We both sensed movement on the high ridge and our heads turned in unison. In a narrow path the huge white pines bent, doubling over and swaying back and forth even though all the trees around them remained motionless. Thoughts of King Kong and Godzilla crossed my mind as we waited astonished at what we were witnessing. Now the Windigo coursed across the water, a waterspout 50 feet high and 20 feet wide headed directly towards us! Should we paddle hard and try to get out of the way? It seemed like a futile exercise in the face of the power and force we were seeing. We sat mesmerized as the funnel traveled across the water, for at least a hundred yards, towards us and then effortlessly circled and glided back the way it had come, bending the pines as they swayed, as if waving a verdant goodbye as it traveled back up and disappeared over the top of the ridge. This was a holy moment, and this became a holy place.

Sometimes we come upon holy places in our lives and travels and they are big, magnificent, transformative places that are so overwhelming there can be no doubt about them and sometimes we can find holy places in the minute and mundane experiences of our daily lives. Sometimes the experience is unexpected and unrealized until it’s over and we are so startled that we don’t react until we have had time for reflection.

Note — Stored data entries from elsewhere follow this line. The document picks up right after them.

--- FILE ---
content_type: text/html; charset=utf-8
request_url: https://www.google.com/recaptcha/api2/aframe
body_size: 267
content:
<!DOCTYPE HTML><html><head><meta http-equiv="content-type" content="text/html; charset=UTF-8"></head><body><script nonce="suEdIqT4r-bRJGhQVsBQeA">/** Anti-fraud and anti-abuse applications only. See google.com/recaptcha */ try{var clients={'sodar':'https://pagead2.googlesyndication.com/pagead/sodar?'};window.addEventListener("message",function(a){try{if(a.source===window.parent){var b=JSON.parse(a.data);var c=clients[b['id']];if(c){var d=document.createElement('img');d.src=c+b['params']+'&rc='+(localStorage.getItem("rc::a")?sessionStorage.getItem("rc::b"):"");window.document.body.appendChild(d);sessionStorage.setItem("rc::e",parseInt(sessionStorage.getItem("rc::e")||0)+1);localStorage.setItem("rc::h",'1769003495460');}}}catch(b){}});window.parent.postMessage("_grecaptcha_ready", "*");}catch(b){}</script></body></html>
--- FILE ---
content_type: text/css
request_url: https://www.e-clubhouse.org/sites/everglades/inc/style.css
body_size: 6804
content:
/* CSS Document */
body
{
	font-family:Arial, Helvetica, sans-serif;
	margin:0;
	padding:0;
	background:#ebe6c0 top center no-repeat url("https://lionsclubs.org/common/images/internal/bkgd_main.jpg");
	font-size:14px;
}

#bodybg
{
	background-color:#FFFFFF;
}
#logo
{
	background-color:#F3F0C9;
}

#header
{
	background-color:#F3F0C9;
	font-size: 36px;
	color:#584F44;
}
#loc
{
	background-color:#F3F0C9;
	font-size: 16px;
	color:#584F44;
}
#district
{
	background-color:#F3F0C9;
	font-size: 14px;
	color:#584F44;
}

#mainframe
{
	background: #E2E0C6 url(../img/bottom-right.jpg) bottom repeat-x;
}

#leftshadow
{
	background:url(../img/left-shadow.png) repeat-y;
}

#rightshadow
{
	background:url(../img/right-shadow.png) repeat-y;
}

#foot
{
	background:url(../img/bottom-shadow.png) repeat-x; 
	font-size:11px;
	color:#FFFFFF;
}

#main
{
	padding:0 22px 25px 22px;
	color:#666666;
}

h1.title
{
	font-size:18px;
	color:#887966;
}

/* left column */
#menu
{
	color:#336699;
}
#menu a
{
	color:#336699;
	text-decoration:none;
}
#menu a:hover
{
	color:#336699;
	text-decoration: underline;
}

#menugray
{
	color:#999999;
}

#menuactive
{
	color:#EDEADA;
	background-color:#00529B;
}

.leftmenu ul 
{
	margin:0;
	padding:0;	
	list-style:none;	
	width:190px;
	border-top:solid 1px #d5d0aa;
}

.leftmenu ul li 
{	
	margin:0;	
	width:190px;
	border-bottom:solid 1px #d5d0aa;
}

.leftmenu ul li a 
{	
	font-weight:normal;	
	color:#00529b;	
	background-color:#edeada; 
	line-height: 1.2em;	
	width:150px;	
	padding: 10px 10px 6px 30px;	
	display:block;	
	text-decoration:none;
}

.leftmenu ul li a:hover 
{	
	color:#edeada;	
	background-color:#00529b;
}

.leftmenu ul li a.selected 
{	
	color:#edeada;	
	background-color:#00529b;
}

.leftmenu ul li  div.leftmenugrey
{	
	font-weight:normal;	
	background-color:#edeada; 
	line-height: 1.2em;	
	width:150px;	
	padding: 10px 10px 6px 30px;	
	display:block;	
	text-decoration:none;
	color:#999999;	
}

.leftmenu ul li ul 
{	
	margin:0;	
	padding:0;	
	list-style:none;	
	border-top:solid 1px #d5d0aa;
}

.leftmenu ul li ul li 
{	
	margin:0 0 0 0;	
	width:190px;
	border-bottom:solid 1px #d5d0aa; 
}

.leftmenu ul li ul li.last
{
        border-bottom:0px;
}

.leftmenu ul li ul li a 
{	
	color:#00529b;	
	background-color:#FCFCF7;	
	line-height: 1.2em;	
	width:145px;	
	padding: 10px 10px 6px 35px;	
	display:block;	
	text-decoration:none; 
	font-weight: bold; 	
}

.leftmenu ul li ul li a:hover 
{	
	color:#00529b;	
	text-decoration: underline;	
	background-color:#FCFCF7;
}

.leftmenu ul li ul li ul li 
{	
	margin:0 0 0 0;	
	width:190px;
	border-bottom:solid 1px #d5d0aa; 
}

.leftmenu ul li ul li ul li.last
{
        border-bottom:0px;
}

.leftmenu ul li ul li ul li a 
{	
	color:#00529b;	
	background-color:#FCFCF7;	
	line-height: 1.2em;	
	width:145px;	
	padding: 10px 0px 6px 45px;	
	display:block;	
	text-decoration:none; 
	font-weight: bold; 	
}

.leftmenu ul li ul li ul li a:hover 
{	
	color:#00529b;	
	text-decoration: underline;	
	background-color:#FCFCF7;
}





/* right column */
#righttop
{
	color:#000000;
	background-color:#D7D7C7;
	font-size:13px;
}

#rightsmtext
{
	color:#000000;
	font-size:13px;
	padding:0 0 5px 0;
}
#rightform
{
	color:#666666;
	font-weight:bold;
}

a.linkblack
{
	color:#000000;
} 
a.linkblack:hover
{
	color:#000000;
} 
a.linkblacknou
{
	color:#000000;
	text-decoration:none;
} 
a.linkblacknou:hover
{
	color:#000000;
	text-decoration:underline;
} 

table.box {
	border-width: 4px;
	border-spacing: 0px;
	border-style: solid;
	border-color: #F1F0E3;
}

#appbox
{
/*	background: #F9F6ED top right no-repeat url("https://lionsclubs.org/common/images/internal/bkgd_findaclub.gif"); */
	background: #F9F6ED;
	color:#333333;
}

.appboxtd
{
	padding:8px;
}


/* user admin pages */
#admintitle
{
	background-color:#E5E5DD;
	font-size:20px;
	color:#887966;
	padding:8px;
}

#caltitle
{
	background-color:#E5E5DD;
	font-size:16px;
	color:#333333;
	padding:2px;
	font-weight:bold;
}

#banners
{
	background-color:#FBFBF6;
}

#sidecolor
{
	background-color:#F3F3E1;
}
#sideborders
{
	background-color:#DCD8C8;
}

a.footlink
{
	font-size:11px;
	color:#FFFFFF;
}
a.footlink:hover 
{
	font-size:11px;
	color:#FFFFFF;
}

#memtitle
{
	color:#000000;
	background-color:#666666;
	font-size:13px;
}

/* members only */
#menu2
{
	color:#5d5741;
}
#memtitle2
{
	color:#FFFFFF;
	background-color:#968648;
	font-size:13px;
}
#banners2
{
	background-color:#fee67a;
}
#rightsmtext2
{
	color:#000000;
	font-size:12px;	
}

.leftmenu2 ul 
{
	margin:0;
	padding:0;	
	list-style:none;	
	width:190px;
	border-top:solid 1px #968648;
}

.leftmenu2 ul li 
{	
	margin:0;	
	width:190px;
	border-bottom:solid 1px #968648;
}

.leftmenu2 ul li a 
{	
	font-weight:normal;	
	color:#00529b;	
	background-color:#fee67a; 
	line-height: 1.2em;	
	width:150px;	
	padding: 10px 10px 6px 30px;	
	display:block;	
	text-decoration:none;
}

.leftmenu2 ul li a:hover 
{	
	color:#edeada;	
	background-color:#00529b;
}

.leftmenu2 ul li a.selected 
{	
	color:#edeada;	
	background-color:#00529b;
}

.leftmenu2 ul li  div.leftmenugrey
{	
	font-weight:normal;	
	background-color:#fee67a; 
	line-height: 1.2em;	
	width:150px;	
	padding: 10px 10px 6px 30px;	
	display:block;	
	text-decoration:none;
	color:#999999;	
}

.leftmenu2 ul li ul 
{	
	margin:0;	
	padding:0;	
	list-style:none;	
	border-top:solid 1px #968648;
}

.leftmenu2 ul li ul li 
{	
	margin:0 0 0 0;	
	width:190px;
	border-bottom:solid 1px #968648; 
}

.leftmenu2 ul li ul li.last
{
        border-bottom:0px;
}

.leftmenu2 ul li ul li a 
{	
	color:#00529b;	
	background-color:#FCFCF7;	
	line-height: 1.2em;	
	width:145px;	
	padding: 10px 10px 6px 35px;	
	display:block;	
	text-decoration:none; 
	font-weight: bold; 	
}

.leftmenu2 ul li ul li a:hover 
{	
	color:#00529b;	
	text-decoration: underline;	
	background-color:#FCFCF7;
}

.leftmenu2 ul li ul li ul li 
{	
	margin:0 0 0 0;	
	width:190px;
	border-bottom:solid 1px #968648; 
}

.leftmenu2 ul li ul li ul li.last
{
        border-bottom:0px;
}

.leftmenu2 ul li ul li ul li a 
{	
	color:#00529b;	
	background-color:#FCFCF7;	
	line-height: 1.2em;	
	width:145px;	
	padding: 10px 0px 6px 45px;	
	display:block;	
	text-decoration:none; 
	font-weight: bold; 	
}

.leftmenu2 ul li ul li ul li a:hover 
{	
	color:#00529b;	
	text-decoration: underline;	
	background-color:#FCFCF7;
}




A few years ago Rebecca and I attended a Christmas party in Mazatlán for the children living in an orphanage. The kids were dancing with anticipation their faces bright and beaming with excitement because Santa would be arriving with the one present they would receive that year! At the conclusion of the party the piñata was hung and the blindfolded children all took a turn whacking away until it burst and the candy spilled out onto the floor and a mad scramble to gather up the treasure took place. Every child picked up a few pieces of candy, clutching the rare, sugary treats with delight. A young boy, about 10 years old approached me. He opened his hands, he had 3 pieces of candy. He held out one of those precious pieces towards me, “Feliz Navidad,” he said. Tears formed in my eyes, this little boy who had so little, chose to share with me who had so much. This was a holy moment and a holy place.

What a lesson he taught me. What holiness he showed me.   Sometimes we are in the holy, sometimes we are transformed by the holy, sometimes we can be the holy. The holy exists in, around and through us. This Christmas season let us strive to Be the holy!